Founded  in  2013,  The P3 Group, Inc. has  grown  into one  of  the  leading international real estate  development and consulting firms that specializes in  business and community development through the creation of public private partnerships, also known as P3's. The  P3  Group  also specializes in structured  acquisitions through  sales  and  leasebacks;  and  lease  leasebacks  which  allow  government  agencies and  nonprofit  organizations  to  convert  short  term  real  estate  loans  into  long  term,  low-interest,  tax-exempt financing. Public private partnerships between a government agency  and  private-sector company can be used to design, build, finance, operate, and maintain projects, such as public transportation networks, student housing, healthcare  facilities,  facilities, infrastructure,  college dining halls, parks, and convention centers. Financing a project through a public-private partnership can allow a project to be completed sooner or make it a possibility in the first place. 


The P3 Group, Inc. offers a turn-key P3 solution for  government  agencies  and  nonprofit  organizations throughout the  United  States  and  the  Commonwealth  of  the  Bahamas.
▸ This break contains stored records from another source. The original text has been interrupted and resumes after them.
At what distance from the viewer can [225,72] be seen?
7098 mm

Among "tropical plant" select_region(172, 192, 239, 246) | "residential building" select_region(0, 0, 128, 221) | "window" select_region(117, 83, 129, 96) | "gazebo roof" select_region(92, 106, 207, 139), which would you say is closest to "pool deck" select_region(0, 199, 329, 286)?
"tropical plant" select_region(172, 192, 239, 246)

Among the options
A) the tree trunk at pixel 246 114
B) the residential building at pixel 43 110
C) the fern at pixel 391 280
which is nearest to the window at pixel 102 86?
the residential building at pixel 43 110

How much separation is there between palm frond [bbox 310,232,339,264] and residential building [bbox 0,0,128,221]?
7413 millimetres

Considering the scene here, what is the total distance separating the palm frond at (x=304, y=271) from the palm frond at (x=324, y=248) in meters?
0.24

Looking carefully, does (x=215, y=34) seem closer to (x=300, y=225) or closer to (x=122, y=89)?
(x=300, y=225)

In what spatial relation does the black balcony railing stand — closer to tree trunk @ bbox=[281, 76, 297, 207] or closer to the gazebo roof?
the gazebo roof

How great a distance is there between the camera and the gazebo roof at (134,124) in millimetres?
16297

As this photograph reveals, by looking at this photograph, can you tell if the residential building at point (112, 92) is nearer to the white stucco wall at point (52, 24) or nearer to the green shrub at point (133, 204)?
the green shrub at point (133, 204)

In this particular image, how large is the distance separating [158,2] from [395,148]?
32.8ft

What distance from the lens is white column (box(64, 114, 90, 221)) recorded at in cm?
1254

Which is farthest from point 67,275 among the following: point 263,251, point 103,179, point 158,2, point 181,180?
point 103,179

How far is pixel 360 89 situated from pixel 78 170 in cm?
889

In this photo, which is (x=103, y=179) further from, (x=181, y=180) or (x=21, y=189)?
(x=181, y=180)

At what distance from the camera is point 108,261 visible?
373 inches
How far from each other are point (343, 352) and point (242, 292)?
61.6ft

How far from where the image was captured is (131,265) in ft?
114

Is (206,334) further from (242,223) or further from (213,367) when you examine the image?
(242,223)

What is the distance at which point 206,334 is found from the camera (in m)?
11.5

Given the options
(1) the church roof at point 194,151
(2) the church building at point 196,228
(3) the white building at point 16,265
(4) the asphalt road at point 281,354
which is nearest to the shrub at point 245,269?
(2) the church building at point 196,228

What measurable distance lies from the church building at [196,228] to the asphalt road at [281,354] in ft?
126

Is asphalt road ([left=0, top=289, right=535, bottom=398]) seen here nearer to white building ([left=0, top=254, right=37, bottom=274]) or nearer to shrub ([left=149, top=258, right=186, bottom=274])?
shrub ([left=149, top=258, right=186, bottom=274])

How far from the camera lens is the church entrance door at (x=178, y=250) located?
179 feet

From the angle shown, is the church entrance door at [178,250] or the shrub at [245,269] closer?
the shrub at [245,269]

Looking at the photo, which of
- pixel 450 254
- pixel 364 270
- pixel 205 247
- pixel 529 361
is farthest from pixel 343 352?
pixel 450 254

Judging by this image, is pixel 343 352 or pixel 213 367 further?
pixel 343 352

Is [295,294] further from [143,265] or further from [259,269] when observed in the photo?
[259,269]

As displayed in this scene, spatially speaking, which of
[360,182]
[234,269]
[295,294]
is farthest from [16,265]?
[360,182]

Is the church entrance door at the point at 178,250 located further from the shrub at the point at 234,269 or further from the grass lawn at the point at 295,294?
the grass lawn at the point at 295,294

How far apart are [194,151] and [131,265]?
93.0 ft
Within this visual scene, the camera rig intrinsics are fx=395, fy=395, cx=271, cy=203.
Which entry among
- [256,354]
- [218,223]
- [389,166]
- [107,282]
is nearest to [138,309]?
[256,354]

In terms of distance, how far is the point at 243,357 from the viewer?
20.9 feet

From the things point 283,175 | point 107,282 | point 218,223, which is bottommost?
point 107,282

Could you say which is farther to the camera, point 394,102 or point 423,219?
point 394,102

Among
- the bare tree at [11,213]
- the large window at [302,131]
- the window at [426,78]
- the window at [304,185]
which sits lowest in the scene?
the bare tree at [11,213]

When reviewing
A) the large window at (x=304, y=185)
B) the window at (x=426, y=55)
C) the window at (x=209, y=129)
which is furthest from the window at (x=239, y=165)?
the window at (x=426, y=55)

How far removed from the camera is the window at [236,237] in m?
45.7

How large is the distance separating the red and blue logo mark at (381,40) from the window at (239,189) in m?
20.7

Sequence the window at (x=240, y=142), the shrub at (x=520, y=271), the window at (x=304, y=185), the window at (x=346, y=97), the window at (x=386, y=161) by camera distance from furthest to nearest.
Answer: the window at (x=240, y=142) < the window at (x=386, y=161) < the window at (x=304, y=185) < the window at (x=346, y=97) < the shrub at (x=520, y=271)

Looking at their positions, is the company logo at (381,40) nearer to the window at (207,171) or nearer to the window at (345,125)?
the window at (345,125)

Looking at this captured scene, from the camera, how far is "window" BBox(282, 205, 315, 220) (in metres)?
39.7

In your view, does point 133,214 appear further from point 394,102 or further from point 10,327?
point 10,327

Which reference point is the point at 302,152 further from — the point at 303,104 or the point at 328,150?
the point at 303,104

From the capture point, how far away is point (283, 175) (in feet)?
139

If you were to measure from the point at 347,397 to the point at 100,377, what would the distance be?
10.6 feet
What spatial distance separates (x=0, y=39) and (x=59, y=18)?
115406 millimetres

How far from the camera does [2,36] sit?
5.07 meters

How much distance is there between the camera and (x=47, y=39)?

Our strategic  partnership  with  one  of  the  nations  largest  construction  management  firms  gives  us  access  to more than $1.5 billion in bonding capacity.  Through  our  investment  banking/bond  underwriter  agreement  with  one  of  the  nations  leading  firms,  we  have  unlimited  access  to  the  capital  markets. Our  team  of architects, engineers, attorneys,  investment  bankers,  and  bond  underwriters that specialize in all aspects of P3’s, tax credits, and procurement. When  the P3 Group is  selected  to  develop  a  project  through  our  P3  model,  we make  a  substantial  investment  into  predevelopment  costs  including,  but  not  limited  to,  architectural,  engineering,  legal,  and  underwriting  services.  We  are  reimbursed  these  costs  at  the  financial  closing  of  the  transactions.  Our  public  partners  do  not  have  to  focus  on  raising  large  sums  of  money  to  execute  projects,  rather  they  can  simply  budget  affordable  monthly  payments  that  begin  6  to  12  months  after  the  project  is  completed.  We  are  also  able  to  subject  payments  to  annual  appropriations  for  essential government  services.  


Public private partnerships can have contract periods  of up to 30 years or longer. Financing comes partly from the private  sector but requires payments from the public sector and/or users over  the project's lifetime. The private partner participates in designing,  completing, implementing and funding the project, while the public  partner focuses on defining and monitoring compliance with the  objectives. Risks are distributed between the public and private  partners according to the ability of each to assess, control and cope with them.

Although public works and services may be paid for  through a fee from the public authority's revenue budget, such as with  hospital projects. In cases such as tolls for  highways  and  wastewater  treatment, payments are based on actual usage of the service.

Private-sector technology and innovation help provide  better public services through improved operational efficiency. The  public sector provides incentives for the private sector to deliver projects on time and within budget. In addition, creating economic  diversification makes the country more competitive in facilitating its  infrastructure base and boosting associated construction, equipment, support services and other businesses.